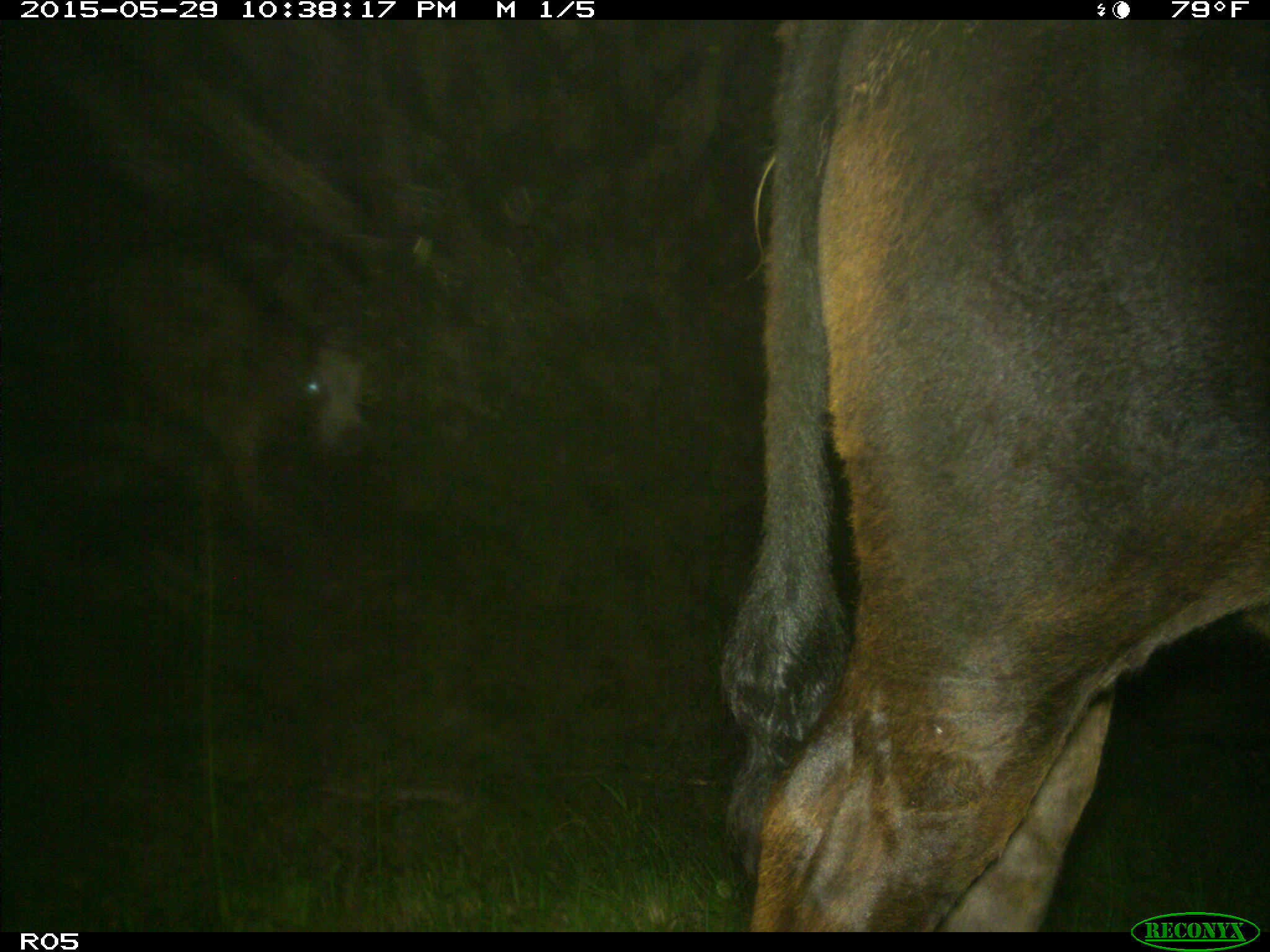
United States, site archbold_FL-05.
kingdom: Animalia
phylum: Chordata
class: Mammalia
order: Artiodactyla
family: Bovidae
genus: Bos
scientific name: Bos taurus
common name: domestic cow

-------------------------

● **Work instructions**: Because pictures are not wanted, give every entry above again exactly without them.

● **Solution below**:
United States, site archbold_FL-05.
kingdom: Animalia
phylum: Chordata
class: Mammalia
order: Artiodactyla
family: Bovidae
genus: Bos
scientific name: Bos taurus
common name: domestic cow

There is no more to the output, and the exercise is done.